West Bengal has produced the most striking alteration in the national map. The BJP secured 207 seats in the 294-member Assembly, reducing the Trinamool Congress to 80 and ending a long phase in which Mamata Banerjee’s party functioned as the principal anti-BJP force in the east. The result has also triggered pressure inside the Trinamool, with dissident claims and organisational changes deepening uncertainty over the party’s ability to hold its legislative and parliamentary ranks together.

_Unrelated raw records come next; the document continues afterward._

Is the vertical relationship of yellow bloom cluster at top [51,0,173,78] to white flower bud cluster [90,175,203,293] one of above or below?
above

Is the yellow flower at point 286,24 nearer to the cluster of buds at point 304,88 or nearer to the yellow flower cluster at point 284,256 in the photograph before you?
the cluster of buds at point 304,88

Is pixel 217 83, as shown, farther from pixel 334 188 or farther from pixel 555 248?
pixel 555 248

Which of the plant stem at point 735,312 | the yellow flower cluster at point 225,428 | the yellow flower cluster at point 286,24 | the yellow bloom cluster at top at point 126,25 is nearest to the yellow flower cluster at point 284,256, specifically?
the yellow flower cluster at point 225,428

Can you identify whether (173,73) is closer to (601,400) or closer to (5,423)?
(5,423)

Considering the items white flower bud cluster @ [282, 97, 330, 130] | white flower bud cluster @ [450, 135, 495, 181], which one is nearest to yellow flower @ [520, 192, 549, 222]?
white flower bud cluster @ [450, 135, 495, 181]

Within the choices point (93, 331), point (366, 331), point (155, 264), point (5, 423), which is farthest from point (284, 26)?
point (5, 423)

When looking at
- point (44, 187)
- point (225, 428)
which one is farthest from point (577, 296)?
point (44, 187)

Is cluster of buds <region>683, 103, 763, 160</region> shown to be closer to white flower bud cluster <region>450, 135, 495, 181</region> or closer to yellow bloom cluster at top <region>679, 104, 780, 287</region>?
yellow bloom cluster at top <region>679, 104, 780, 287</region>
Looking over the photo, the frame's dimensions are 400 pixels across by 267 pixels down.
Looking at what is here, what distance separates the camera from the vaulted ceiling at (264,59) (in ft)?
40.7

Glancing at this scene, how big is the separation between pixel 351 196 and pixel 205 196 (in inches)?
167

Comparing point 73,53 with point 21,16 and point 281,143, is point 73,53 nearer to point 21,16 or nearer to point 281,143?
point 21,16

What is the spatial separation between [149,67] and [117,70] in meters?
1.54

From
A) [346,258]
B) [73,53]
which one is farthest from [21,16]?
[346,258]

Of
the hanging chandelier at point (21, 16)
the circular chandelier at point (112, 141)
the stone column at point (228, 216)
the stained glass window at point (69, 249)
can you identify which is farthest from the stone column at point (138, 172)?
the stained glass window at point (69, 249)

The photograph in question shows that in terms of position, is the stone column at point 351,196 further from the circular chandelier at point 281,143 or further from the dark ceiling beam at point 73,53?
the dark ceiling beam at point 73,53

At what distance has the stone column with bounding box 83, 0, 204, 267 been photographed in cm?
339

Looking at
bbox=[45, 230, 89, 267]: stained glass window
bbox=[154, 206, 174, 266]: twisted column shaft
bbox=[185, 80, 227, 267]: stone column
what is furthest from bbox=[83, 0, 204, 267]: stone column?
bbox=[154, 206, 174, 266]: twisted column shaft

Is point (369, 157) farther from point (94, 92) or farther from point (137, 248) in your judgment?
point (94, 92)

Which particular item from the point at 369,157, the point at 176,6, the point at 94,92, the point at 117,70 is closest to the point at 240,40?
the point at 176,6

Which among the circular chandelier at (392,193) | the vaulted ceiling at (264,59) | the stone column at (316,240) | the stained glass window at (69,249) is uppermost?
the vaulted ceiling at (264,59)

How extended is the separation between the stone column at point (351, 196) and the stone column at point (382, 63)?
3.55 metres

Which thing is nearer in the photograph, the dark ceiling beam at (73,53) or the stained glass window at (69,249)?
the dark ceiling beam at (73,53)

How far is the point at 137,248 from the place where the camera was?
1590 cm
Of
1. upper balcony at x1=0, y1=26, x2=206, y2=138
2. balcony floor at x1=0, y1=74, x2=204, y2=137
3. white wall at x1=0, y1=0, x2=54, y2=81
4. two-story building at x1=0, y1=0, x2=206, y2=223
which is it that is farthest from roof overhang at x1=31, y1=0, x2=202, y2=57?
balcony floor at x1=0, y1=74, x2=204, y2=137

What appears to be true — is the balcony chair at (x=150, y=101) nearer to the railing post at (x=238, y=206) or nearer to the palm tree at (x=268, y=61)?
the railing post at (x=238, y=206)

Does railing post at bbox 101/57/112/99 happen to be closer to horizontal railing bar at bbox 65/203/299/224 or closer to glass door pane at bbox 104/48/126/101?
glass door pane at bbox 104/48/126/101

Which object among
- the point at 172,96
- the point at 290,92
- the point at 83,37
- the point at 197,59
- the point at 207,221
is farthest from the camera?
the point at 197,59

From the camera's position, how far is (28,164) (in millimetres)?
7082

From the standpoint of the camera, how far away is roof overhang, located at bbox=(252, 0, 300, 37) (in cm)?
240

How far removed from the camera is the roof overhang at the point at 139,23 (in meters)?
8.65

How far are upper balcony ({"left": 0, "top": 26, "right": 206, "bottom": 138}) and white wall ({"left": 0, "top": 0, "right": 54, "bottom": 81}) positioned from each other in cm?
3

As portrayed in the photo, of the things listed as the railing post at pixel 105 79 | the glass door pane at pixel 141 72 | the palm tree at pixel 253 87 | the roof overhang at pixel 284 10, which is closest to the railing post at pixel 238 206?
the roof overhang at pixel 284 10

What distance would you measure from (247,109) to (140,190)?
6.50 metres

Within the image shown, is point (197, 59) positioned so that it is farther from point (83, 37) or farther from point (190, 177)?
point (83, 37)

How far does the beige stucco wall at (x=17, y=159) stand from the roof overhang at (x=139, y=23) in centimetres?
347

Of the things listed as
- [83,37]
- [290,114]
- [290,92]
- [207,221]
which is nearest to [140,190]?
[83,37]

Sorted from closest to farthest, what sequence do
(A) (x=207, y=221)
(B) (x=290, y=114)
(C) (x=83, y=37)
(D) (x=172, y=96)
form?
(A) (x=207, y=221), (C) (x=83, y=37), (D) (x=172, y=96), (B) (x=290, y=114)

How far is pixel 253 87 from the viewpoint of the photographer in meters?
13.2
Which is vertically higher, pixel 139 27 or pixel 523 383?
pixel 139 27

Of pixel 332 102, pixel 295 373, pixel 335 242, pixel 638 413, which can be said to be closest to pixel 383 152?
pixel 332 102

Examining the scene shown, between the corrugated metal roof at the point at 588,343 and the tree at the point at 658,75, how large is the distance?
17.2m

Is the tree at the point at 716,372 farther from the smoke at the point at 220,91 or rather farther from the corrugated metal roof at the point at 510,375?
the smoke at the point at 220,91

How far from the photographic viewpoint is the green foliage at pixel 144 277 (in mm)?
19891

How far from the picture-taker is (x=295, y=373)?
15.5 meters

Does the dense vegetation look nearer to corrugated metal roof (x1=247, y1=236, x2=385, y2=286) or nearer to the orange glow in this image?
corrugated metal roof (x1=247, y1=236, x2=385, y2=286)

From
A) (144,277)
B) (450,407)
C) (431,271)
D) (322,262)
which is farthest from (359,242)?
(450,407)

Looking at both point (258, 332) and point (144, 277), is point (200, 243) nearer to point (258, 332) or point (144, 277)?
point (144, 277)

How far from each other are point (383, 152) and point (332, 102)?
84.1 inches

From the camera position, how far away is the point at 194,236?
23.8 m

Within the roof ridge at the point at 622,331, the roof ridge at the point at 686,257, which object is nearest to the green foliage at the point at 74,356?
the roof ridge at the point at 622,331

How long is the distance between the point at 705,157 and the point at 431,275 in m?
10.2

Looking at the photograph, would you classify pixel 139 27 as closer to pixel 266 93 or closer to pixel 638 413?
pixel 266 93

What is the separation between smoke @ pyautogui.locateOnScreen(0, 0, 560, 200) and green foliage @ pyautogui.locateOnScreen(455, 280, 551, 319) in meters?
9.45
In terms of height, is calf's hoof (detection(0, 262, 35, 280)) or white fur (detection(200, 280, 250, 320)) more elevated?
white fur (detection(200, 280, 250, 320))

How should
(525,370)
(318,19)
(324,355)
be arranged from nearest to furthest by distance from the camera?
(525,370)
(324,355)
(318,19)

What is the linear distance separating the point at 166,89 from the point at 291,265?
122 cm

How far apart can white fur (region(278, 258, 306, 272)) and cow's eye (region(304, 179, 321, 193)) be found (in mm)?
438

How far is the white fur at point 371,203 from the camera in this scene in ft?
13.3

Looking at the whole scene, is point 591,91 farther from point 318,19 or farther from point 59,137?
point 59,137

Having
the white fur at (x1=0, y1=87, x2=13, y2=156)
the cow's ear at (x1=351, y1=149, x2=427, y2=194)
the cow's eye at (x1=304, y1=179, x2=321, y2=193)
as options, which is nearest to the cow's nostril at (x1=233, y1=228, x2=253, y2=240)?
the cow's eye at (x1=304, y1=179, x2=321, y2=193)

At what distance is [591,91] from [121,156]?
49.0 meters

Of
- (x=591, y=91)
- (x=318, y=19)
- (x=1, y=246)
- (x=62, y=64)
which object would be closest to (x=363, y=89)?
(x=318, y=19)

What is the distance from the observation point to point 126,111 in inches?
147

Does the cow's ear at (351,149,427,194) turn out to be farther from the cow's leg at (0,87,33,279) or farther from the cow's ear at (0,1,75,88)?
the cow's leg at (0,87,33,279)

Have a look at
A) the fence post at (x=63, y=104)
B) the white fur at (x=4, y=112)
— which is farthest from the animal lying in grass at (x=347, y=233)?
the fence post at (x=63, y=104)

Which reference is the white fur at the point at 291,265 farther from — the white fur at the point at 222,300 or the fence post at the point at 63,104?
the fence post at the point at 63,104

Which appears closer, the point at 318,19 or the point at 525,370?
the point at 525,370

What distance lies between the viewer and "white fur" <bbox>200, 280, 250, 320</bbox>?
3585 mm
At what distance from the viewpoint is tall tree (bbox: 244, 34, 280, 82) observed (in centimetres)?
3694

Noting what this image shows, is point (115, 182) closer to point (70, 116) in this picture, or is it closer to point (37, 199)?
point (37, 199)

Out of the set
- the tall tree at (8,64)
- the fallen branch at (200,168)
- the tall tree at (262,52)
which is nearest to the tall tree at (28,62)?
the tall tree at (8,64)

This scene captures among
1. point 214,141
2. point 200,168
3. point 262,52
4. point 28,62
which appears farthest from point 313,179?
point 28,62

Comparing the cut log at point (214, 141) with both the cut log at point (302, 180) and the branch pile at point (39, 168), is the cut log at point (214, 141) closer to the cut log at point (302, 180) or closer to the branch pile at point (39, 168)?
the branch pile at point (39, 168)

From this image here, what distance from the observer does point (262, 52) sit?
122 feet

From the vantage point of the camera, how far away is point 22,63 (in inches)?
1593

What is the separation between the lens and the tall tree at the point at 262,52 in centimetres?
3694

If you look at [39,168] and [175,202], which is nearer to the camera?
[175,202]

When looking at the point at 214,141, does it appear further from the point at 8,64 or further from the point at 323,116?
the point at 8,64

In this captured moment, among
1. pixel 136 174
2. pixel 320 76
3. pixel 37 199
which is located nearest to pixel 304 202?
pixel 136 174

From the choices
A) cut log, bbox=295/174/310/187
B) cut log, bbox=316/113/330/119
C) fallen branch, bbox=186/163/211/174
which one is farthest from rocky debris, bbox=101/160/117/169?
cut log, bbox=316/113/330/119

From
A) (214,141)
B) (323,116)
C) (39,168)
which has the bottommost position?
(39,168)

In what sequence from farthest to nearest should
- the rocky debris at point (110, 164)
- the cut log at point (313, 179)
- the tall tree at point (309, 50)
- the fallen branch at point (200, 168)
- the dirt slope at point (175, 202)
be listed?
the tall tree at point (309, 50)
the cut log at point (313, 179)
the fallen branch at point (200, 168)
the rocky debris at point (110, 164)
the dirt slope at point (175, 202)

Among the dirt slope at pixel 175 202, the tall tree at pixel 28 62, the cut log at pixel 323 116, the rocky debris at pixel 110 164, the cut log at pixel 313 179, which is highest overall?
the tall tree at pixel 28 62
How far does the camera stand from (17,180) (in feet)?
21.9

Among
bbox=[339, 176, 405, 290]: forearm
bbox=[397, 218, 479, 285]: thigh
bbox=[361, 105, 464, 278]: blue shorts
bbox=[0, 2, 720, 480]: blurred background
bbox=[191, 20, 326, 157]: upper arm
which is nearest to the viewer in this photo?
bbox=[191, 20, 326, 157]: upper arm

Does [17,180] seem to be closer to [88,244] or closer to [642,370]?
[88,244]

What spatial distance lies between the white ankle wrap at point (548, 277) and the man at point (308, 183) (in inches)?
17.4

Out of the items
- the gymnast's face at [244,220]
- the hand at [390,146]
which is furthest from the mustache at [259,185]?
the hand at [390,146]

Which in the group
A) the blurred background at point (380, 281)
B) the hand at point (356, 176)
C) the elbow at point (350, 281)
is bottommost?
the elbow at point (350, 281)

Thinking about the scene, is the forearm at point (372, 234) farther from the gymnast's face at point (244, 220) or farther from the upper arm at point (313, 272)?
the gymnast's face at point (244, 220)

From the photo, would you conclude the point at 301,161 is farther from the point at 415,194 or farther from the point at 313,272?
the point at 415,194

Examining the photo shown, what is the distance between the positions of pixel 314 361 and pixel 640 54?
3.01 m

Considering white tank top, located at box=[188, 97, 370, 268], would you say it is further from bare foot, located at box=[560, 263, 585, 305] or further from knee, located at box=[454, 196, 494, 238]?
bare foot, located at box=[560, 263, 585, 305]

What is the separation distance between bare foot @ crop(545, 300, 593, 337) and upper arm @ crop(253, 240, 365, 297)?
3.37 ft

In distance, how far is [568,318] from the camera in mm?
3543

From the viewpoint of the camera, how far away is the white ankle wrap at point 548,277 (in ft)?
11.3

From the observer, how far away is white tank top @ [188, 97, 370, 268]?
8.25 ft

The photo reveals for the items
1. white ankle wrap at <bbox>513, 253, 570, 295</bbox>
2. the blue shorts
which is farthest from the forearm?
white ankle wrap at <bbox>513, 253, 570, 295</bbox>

Assam added another layer to the NDA’s consolidation in the Northeast. The BJP won 82 of 126 seats, while allies and friendly regional parties strengthened the governing side. The Congress finished with 19 seats, reinforcing a pattern in which the party’s vote base remains visible but insufficient to convert into power when the BJP combines welfare messaging, leadership projection and alliance management.
Bihar’s 2025 Assembly verdict further widened the gap. The NDA secured 202 of 243 seats, leaving the Rashtriya Janata Dal-led opposition sharply diminished. The outcome restored the alliance’s command over one of the country’s most politically consequential states and reduced the opposition’s ability to use Bihar as a counterweight before the next parliamentary cycle.
Maharashtra, with its 288-member Assembly, had already signalled the scale of the NDA recovery. The BJP-led Mahayuti won 230 seats in 2024, with the BJP taking 132 and its Shiv Sena and NCP allies adding decisive numbers. The result weakened the Congress, Shiv Sena and NCP bloc and gave the BJP a dominant position in a state that sends 48 members to the Lok Sabha.
The BJP’s return to office in Delhi with 48 of 70 seats delivered symbolic and organisational value beyond the capital’s size. It pushed AAP out of power in the Union Territory and accelerated its break with the INDIA bloc. AAP’s exit, followed by the DMK’s decision to move away from the Congress-led platform after the Tamil Nadu election, has exposed the opposition’s unresolved leadership question.